Hawai‘i Unemployment Rate Hits Record Low in OctoberNovember 19, 2017, 12:00 PM HST (Updated November 18, 2017, 1:00 PM)
Hawai‘i’s unemployment rate has fallen to a record low in October, according to the latest numbers reported by the Hawai‘i State Department of Labor & Industrial Relations (DLIR).
DLIR announced that the seasonally adjusted unemployment rate for October 2017 was 2.2 percent, compared with 2.5 percent in September. Statewide, 671,450 residents were employed and 15,150 reported no employment in October, resulting in a total seasonally adjusted labor force of 686,600.
Nationwide, the seasonally adjusted unemployment rate was 4.1 percent in October, compared with 4.2 percent the month before.
“It is great news that October’s unemployment rate of 2.2 percent is the lowest on record,” said Gov. David Ige. “This is partly a reflection of robust visitor numbers thanks to increased flights to the islands. We want to keep the momentum going as we develop an innovation economy — creating at least 80,000 new high tech, innovation, higher wage jobs by 2030. We will continue to combine local entrepreneurship with cutting edge technology and innovative thinking to develop talent, create jobs and keep our children in Hawai‘i.”
According to DLIR Director Linda Chu Takayama, the 2.2 percent unemployment rate is the lowest on record dating back to 1976.
Initial claims increased by 6.1 percent and weeks claims increased by 3.4 percent for unemployment benefits compared to one year ago. Over-the-month initial claims and weeks claims also increased by 10.7 percent and 0.4 percent respectively in October 2017.
The unemployment rates reported by DLIR are seasonally adjusted in accordance with the U.S. Bureau of Labor Statistics (BLS) methodology.

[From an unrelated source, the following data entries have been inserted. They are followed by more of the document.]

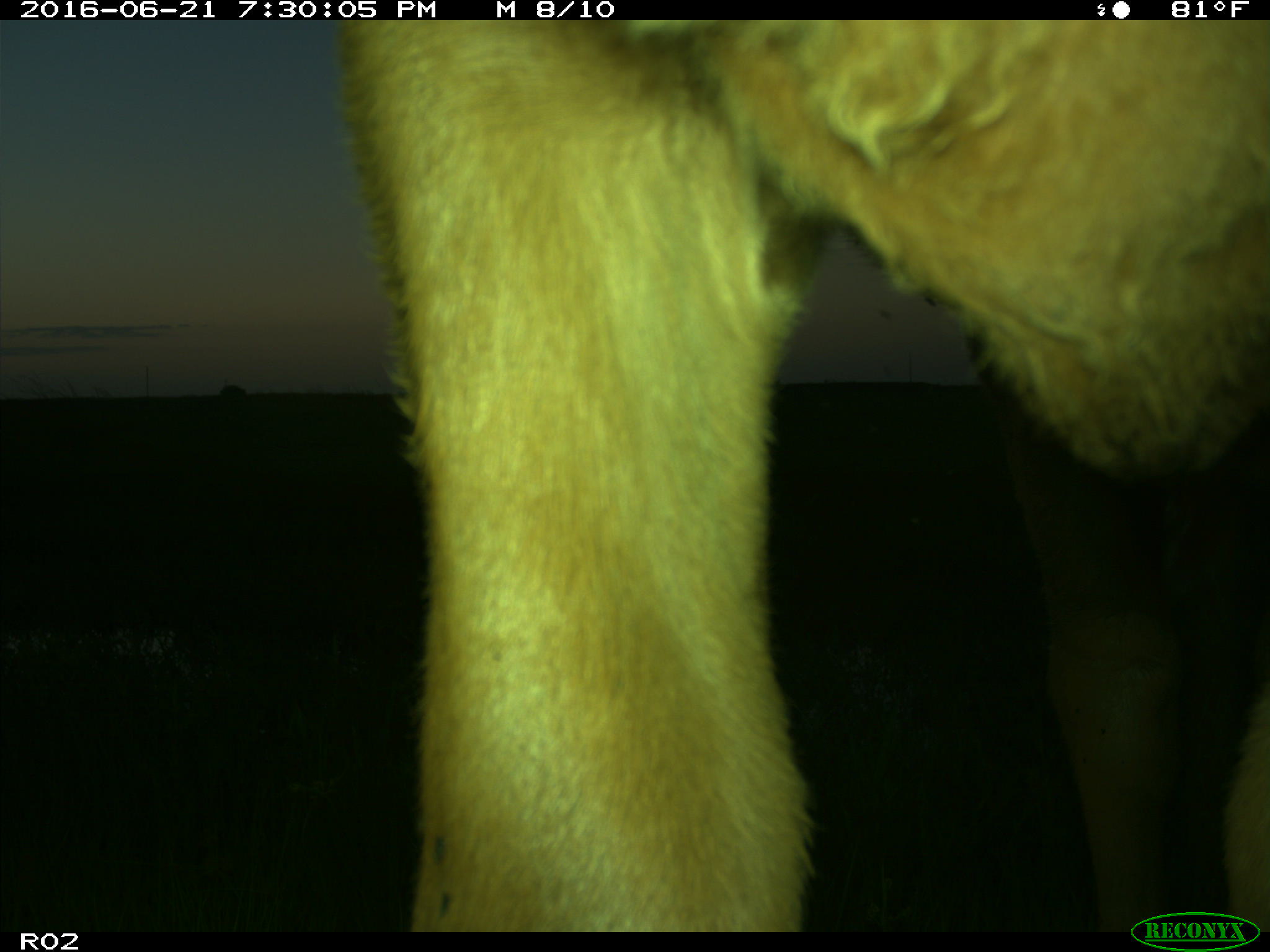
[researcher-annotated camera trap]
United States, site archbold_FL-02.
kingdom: Animalia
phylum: Chordata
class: Mammalia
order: Artiodactyla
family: Bovidae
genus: Bos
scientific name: Bos taurus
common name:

The non-seasonally adjusted rate for the State of Hawai‘i was reported to be 1.9 percent in October, compared with 2.4 percent in September.
In a separate measure of employment data announced by DLIR, total nonagricultural jobs decreased by 500 in October since September. Among the major industries, jobs grew in Leisure & Hospitality (+1,000), Construction (+800), and Information (+200).
Jobs in Other Services remained stable.
Jobs losses were experienced in Manufacturing (-100), Financial Activities (-300), Trade, Transportation, & Utilities (-500), Professional & Business Services (-500), and Educational & Health Services (-600), as reported by DLIR.
Government employment declined by 500 jobs, primarily in State Government (-400, slightly below average seasonality at the Department of Education and the University of Hawai‘i system).
Compared with one year ago, total nonfarm jobs have grown by 7,100, or 1.1 percent.